Other than this rant here's my version of not the latest from a category (I don't expect it to be better, but it is different and you should test the performance; it just might be faster due to lack of subqueries)
My attempt (not tested)
SELECT DISTINCT
notlatest.id,
notlatest.emailaddress,
notlatest.product,
notlatest.orderdate
FROM
OrderHistoryTable AS notlatest
LEFT JOIN OrderHistoryTable AS EMP latest ON
notlatest.emailaddress = latest.emailaddress AND
notlatest.orderdate < latest.orderdate AND
WHERE
notlatest.product IN ('ProductA','ProductB','ProductC','ProductD') AND
latest.product IN ('ProductA','ProductB','ProductC','ProductD') AND
latest.id IS NOT NULL
Comments:
- If there is only one record in the category it will not be displayed
- Again indexes should speed the above very much
Actually this is (might be) a good example of how normalizing data would improve performance - your product implies product category, but product category is not stored anywhere and the IN test will not be maintainable in the long run.

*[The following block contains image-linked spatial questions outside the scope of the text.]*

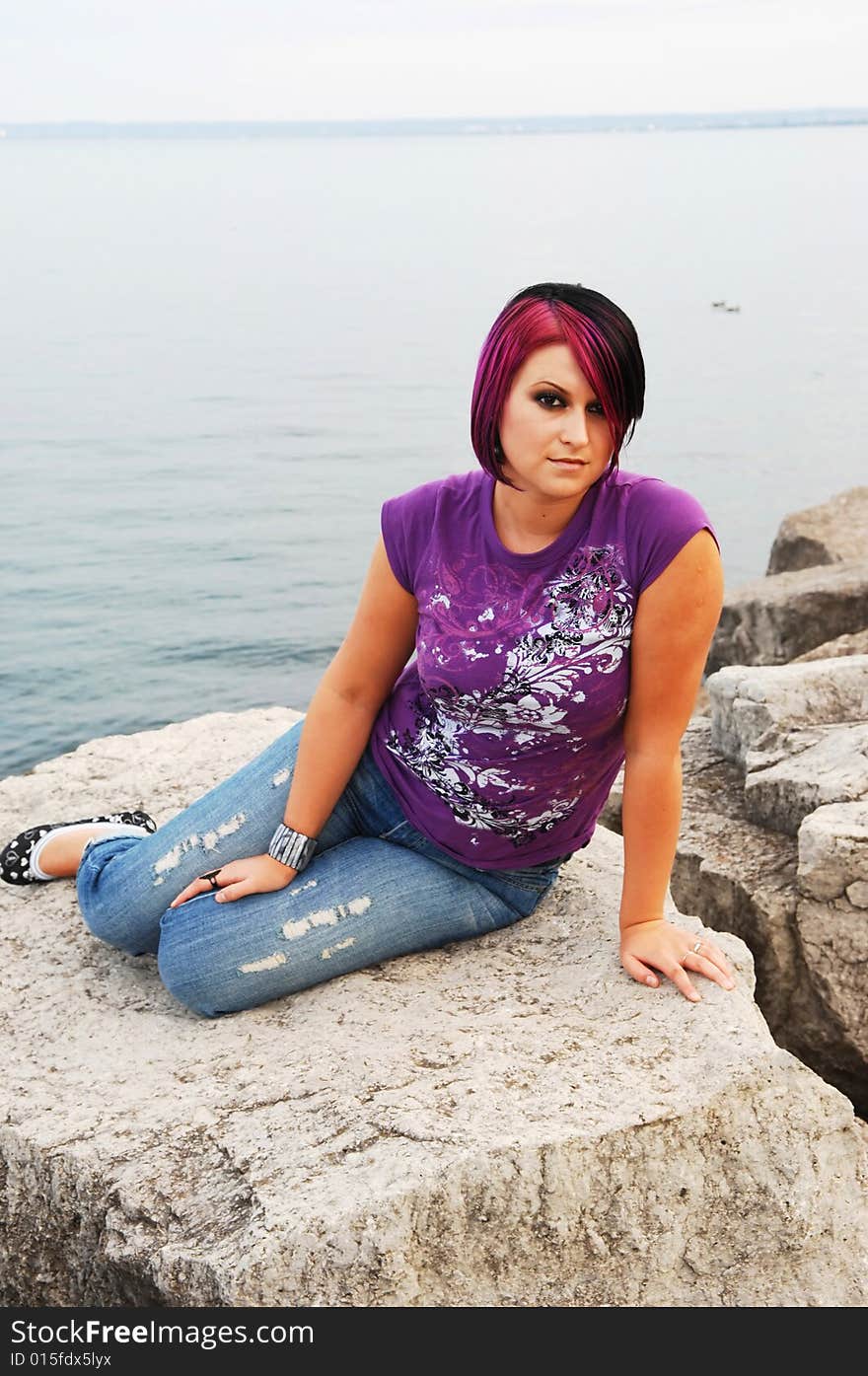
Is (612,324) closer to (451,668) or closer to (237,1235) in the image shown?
(451,668)

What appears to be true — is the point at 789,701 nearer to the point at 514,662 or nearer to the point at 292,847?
the point at 514,662

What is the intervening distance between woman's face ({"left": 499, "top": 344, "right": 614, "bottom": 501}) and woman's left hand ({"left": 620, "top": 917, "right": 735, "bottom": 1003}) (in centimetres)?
102

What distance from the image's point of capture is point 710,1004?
3.17 meters

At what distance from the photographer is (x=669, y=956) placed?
10.7 feet

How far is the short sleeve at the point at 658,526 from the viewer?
10.1 ft

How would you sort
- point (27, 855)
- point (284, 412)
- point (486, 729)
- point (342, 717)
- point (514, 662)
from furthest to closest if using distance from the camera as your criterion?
point (284, 412) < point (27, 855) < point (342, 717) < point (486, 729) < point (514, 662)

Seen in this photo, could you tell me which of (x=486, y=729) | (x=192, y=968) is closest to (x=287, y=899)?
(x=192, y=968)

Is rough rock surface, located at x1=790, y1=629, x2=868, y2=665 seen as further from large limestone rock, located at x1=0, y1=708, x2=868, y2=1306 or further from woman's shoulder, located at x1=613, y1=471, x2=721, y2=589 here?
woman's shoulder, located at x1=613, y1=471, x2=721, y2=589

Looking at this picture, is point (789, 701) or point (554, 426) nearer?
point (554, 426)

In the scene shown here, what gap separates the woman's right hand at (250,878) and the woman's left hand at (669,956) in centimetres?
83

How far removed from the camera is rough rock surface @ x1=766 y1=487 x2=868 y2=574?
28.1 ft

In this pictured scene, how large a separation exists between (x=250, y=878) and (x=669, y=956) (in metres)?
1.00

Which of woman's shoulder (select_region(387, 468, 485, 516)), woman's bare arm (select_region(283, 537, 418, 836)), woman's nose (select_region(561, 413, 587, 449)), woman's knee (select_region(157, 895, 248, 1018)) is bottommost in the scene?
woman's knee (select_region(157, 895, 248, 1018))

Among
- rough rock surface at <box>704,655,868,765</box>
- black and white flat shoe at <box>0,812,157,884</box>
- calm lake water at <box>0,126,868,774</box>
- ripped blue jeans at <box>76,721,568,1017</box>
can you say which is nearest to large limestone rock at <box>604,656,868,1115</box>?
rough rock surface at <box>704,655,868,765</box>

Furthermore by creating a product category you would be able to index directly on it.
If the Product was indexed on the category then the performance of joins on the category should be better then test on the Product indexed by value (and not category).
(Actually then MyISAM's composite index on emailaddress, category, orderdate should already contain max, min and count per category and that should be cheap).
My MySQL is a bit rusty (I'm used to MSSQL), but here's my best guess. It might need a bit of tweaking in the GROUP BY and HAVING clauses. Also, I assumed from your duplicate IN statements that you want the Products to match in both tables. If this isn't the case, I'll adjust the query.
SELECT a.id
FROM OrderHistoryTable a
INNER JOIN OrderHistoryTable b
ON a.Product = b.Product AND
a.Employee = b.Employee
WHERE a.Product IN ('ProductA','ProductB','ProductC','ProductD')
GROUP BY a.id, a.OrderDate, b.OrderDate,
HAVING b.OrderDate < MAX(a.OrderDate)
Edit: removed extraneous AND.
SELECT *
FROM (
SELECT product, MAX(OrderDate) AS md
FROM OrderHistoryTable
WHERE product IN ('ProductA','ProductB','ProductC','ProductD')
GROUP BY
product
) ohti
JOIN orderhistorytable oht
ON oht.product = ohti.product
AND oht.orderdate <> ohti.md
Create an index on OrderHistoryTable (product, orderdate) for this to work fast.
Also note that it will return duplicates of the MAX(orderdate) within a product, if any.